Information is sometimes more liquid than cash ...


> Got to say: I can't really think of a better way to solve trust problems in a peer-to-peer lending platform between strangers.

You've got to consider the people who just don't care about nude pics being sent to work mates/friends/relatives. Free money for them? Yes please.

Hell, for the right price I'll do it. Especially if it's just a straight up nude instead of something compromising or whatnot.


I think the biggest problem is photoshop. I can't imagine many people wanting that to happen to them.


Conceptually, I think it is a horrifying yet good idea.

But it definitely needs a mechanism to better handle the images themselves. I think snapchat or whatever has a mechanism to (attempt to) prevent screenshots and to delete the images after a criteria is met (time limited, if memory serves)? An open source solution on a trusted server would help a lot with this.
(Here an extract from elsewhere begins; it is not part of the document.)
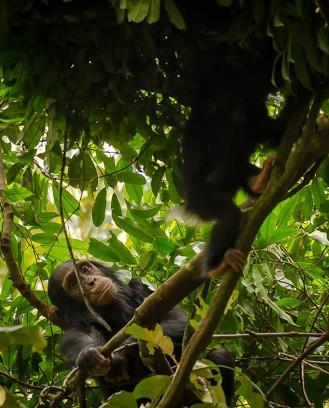 Chimpanzee Habituation Experience in Kibale Park Uganda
Getting more in to institutional solutions here (and if the loan seekers were able to be approved by those they wouldn't need it), but I could see something like:

1. Seeker and Lender agree to terms. Specifically interest rates and minimum payment requirements.
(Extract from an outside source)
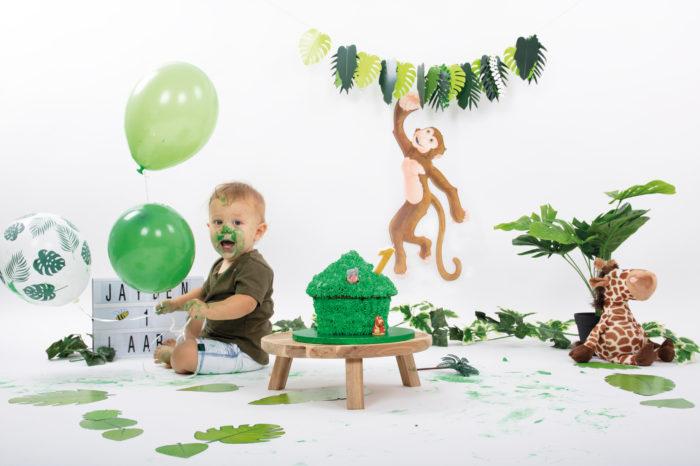 portfolio cakesmash jongetje met ballon en jungle dieren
2. Seeker takes photo and uploads to service.

3. Seeker then uses service to blur out particularly sensitive portions while leaving face visible. Lender sees that image exists, and either approves or requests a different blurring to ensure body shaming will be sufficient

4. Seeker must then register all payments with service (bitcoin would actually be a great solution to this, funny enough). If service does not recognize sufficient payment being made by all dates, image is sent, unblurred, to lender to use as they see fit

5. Once terms of loan are complete, image is deleted. This is the biggest problem as we know the data won't be deleted, if only because getting it out of all the back-ups is a huge hassle.


There is no mechanism to stop someone taking an analogue copy of the picture with a secondary camera even if it's on Snapchat/a server somewhere and then "using" it later. The whole idea just seems poorly thought out. Unless the idea is for both sides to have mutual nude pictures of each other but then to hold them indefinitely. This just wouldn't work otherwise.


That is why I mentioned the blurring. your lender can easily (or not so easily) screenshot the proof of nudity, but all they get is a blurred out picture that they can confirm face, verify identity, and verify nudity (while bodysuits and pasties are a thing, you can still blur enough to maintain SOME privacy while verifying nudity). While there is still room for abuse, it becomes not much worse than any photoshopped nude.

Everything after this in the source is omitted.